Hodge decomposition for elliptic complexes over unital $C^*$-algebras

TL;DR

This paper extends Hodge theory to elliptic complexes over unital $C^*$-algebras, establishing a decomposition for cohomology groups of certain self-adjoint complexes of pre-Hilbert modules.

Contribution

It introduces the class of self-adjoint parametrix possessing complexes and proves Hodge decomposition for them, generalizing classical results to $C^*$-algebra settings.

Findings

Cohomology groups are pre-Hilbert $A$-modules with canonical quotient structures.

Hodge decomposition holds for these complexes under certain closed image conditions.

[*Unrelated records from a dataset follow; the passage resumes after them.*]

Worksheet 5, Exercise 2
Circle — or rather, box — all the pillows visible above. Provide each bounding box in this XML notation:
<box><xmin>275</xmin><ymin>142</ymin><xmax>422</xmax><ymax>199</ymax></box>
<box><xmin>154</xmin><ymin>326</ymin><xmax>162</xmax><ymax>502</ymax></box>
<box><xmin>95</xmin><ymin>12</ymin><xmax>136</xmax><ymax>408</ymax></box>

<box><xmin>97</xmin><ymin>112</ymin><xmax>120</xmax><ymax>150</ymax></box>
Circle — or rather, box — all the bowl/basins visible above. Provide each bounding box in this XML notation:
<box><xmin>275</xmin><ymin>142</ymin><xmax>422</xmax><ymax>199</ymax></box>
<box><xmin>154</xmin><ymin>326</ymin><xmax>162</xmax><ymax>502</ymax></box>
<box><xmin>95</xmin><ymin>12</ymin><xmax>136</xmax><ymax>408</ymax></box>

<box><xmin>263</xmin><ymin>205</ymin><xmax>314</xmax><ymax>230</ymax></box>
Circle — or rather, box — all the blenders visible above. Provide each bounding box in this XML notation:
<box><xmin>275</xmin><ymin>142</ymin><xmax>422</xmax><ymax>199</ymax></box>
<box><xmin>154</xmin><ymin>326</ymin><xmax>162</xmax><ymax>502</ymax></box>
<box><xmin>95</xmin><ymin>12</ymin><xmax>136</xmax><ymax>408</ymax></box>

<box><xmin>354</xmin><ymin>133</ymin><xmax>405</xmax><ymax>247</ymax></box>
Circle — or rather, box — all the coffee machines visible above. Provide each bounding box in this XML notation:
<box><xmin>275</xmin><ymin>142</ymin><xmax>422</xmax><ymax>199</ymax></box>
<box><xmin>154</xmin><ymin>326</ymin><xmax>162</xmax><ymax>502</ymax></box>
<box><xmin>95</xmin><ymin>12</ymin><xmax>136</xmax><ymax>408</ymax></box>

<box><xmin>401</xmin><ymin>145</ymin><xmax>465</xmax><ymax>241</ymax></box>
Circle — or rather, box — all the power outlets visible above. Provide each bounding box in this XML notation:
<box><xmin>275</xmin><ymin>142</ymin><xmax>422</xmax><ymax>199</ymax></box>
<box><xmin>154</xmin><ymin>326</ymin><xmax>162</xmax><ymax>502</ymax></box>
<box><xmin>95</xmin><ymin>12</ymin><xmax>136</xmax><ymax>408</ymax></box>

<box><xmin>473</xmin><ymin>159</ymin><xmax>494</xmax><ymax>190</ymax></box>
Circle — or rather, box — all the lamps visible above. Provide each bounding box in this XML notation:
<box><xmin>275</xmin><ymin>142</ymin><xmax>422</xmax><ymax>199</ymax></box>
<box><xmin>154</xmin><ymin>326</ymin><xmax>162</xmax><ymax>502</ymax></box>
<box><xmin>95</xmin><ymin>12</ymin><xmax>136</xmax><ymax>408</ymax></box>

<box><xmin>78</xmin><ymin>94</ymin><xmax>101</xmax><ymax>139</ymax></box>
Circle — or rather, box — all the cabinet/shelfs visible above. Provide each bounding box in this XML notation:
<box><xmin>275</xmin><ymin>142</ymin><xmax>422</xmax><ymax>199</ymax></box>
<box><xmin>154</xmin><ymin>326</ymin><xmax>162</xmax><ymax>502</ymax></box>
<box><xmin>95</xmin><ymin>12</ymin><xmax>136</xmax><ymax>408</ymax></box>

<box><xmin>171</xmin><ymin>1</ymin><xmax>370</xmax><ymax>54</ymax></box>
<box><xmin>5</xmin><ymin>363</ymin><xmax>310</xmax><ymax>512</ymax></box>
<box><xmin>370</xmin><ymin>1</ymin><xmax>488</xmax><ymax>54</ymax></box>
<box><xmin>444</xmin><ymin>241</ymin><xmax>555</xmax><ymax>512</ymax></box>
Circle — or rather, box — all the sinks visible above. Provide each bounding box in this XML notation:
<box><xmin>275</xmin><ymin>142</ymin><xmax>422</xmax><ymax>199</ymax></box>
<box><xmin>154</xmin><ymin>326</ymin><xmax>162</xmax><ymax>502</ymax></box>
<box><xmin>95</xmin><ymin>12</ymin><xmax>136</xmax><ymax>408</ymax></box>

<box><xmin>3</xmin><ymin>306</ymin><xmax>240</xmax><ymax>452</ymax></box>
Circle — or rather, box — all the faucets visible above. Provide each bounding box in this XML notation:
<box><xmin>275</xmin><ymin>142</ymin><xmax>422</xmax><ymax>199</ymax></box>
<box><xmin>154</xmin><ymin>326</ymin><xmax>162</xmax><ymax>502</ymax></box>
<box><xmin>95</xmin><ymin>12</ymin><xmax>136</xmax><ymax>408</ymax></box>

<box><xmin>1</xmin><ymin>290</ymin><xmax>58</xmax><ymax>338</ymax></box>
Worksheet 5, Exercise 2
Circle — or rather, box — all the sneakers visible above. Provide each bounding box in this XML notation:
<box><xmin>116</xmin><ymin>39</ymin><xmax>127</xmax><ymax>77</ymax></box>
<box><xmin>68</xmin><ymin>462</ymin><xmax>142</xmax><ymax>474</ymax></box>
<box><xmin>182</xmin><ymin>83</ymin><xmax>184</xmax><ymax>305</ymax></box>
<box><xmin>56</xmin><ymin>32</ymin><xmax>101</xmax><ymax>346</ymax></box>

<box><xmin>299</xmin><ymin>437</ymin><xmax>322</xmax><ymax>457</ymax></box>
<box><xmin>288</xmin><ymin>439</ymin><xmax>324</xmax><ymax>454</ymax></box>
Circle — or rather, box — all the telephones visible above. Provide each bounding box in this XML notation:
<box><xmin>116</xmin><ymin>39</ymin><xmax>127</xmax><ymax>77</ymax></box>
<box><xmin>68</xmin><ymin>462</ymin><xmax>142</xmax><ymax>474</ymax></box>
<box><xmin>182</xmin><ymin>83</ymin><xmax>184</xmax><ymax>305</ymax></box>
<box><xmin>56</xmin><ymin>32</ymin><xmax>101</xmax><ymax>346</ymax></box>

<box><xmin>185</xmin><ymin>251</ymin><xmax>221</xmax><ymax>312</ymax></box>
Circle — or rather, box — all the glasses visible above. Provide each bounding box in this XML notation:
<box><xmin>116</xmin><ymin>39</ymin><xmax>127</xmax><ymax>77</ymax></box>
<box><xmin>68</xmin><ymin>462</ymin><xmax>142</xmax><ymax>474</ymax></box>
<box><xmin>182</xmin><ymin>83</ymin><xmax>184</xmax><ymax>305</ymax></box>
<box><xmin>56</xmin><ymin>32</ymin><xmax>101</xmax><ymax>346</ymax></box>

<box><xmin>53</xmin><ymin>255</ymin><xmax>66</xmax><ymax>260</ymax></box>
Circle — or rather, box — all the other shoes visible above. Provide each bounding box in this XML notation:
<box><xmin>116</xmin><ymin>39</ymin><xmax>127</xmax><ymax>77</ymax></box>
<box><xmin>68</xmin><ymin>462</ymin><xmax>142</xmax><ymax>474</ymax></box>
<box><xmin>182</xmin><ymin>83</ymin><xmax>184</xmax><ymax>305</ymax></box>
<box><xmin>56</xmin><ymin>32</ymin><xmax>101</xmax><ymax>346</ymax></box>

Elliptic complexes of differential operators on $A$-Hilbert bundles satisfy these conditions on compact manifolds.

Abstract

For a certain class of complexes of pre-Hilbert $A$-modules, we prove that their cohomology groups equipped with a canonical quotient structure are again pre-Hilbert $A$-modules and derive the Hodge decomposition for them. We call these complexes self-adjoint parametrix possessing. We show that $A$-elliptic complexes of differential operator acting on sections of finitely generated projective $A$-Hilbert bundles over compact manifolds have this property if the images of certain extensions of their Laplacians are closed.